» 引用文:
--

イノベーションに成功する人は、右脳と左脳の両方を使うのです。数字を見るとともに人を見るのです、人の集まりである社会を見るのです。どのような、イノベーションが必要かを分析をもって知った後、実際に外に出て、知覚をもって顧客や利用者を知るのです。知覚をもって彼らの期待、価値、ニーズを知るのです。そうして、はじめて、イノベーションに成功するのです。

このようなことをするときに、「実学」だけでは、知覚もって顧客や利用者を知ることはできません。

ブログ冒頭の記事で示されていた、シュライエルマッハーの考え方は、「知は体系知でなければ意味がない」というものでした。断片的な知識を山ほど持っていても意味はないのです。それらの知識がどう関係しているのか、そうした「体系知」を体得しないと、知は完成しないというものです。

フリードリヒ・シュライアマハー

知識は、高度化するほど専門化します。そうして、ある専門知識は、他の専門知識と結合するとき爆発してとてつもない力を発揮します。そのため、多様な専門知識への理解が不可欠です。このよらうに、自分の専門外の知識を持つ人こそ、知識社会における教養ある者人と呼ぶことができます。

ただし、専門知識のすべてに精通する必要はありません。しかし、それらのものが何についてのものか、何をしようとするものか、中心的な関心事は何か、中心的な理論、問題、課題が何かは知っておくべきです。だからこそ、幅広い本当の意味での教養が必要なのです。

しかし、専門知識を一般知識へと統合できない教養課程や一般教養は、教養ではありません。本当の意味での、教養は相互理解をもたらすこと、文明が存在しうるための条件である対話の世界を造り出すことができるものです。そうして、はじめて、知識は「体系知」となり、完成するのです。

確かに、今の日本の大学で行われている教養課程は、専門知識を一般知識へと統合できない部分があり、そのため、「体系知」を体得できず、知を完成させていない学生も多いのかもしれません。

--

» 収集データ:
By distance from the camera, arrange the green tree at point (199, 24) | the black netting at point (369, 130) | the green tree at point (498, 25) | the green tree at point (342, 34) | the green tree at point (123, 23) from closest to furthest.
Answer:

--

» 課題一覧:
a - 教養と体系知についての文章によると、シュライエルマッハーはどのような考え方を示していましたか。
b - 教養と体系知についての文章のうち、「ブログ冒頭の記事で示されてい」から「知」となり、完成するのです。」までの部分を、「専門知識」を「専門の知識」に入れ替えてもう一度書いてください。
c - 教養と体系知についての文章の続きを、最後の文の後から書き進めてください。

» 各課題の解答:
a - 「知は体系知でなければ意味がない」という考え方です。

b -
ブログ冒頭の記事で示されていた、シュライエルマッハーの考え方は、「知は体系知でなければ意味がない」というものでした。断片的な知識を山ほど持っていても意味はないのです。それらの知識がどう関係しているのか、そうした「体系知」を体得しないと、知は完成しないというものです。

フリードリヒ・シュライアマハー

知識は、高度化するほど専門化します。そうして、ある専門の知識は、他の専門の知識と結合するとき爆発してとてつもない力を発揮します。そのため、多様な専門の知識への理解が不可欠です。このよらうに、自分の専門外の知識を持つ人こそ、知識社会における教養ある者人と呼ぶことができます。

ただし、専門の知識のすべてに精通する必要はありません。しかし、それらのものが何についてのものか、何をしようとするものか、中心的な関心事は何か、中心的な理論、問題、課題が何かは知っておくべきです。だからこそ、幅広い本当の意味での教養が必要なのです。

しかし、専門の知識を一般知識へと統合できない教養課程や一般教養は、教養ではありません。本当の意味での、教養は相互理解をもたらすこと、文明が存在しうるための条件である対話の世界を造り出すことができるものです。そうして、はじめて、知識は「体系知」となり、完成するのです。

c -
最近の日本では、「体系知」を体得していない人々が増えたのだと思います。そのためでしょうか、過去の日本は、失われた20年というとんでもない状況に見まわれ、停滞しつづけました。

その主たる原因は、あまりにも長い間、デフレを放置してきたことです。そうして、このデフレの根本原因は、バブル期には土地や株式などの資産価格はあがっていたものの、一般物価はさほどでもなかったものを、日本銀行が金融引き締めに転じたことが、最初のきっかけでした。

その後も、日銀は長い間、金融引き締めを続け、さらに消費税の増税を二度にわたって、行い、日本はデフレスパイラルの泥沼に沈むとともに、超円高に苦しむことになりました。

日銀が、金融緩和に転じたのは、2013年からでした。しかし、それもつかの間、その後には、平成14年4月からは、8%増税が実施され、ご存知のように経済は停滞しています。愚かなエコノミストなどは、この経済の停滞を増税以外のせいにしています。まったく、愚かな連中です。こういう連中が、それこそ、日本の失われた20年の原因を創りだしたのです。彼らは、真の意味での教養のある人間ではないのです。

このようなことは、日本で多くの人、その中でも特に大学以上の学歴を持つ人々の多くが、「体系知」を体得していれば、起こらなかったものと思います。

そもそも、マクロ経済に関して多少の知識があれば、不景気のときには、金融緩和と積極財政を行うべきことは基本中の基本です。間違っても、金融引き締め、緊縮財政などすべきでないことはすぐに理解できます。

仮に、マクロ経済を勉強なかったにしても、過去の歴史を紐解けば、日本が世界恐慌(日本では、昭和恐慌と呼ばれ、その原因は1990年代の研究でデフレが原因であったことが明らかにされている)から金融緩和策、積極財政で世界で一番はやく脱却したことからも、理解できるはずです。

さらに、この歴史的事実を知らなくても、江戸時代の経済対策を遡れば、経済対策として、いわゆる節約令を出したものはのきなみ全部失敗しています。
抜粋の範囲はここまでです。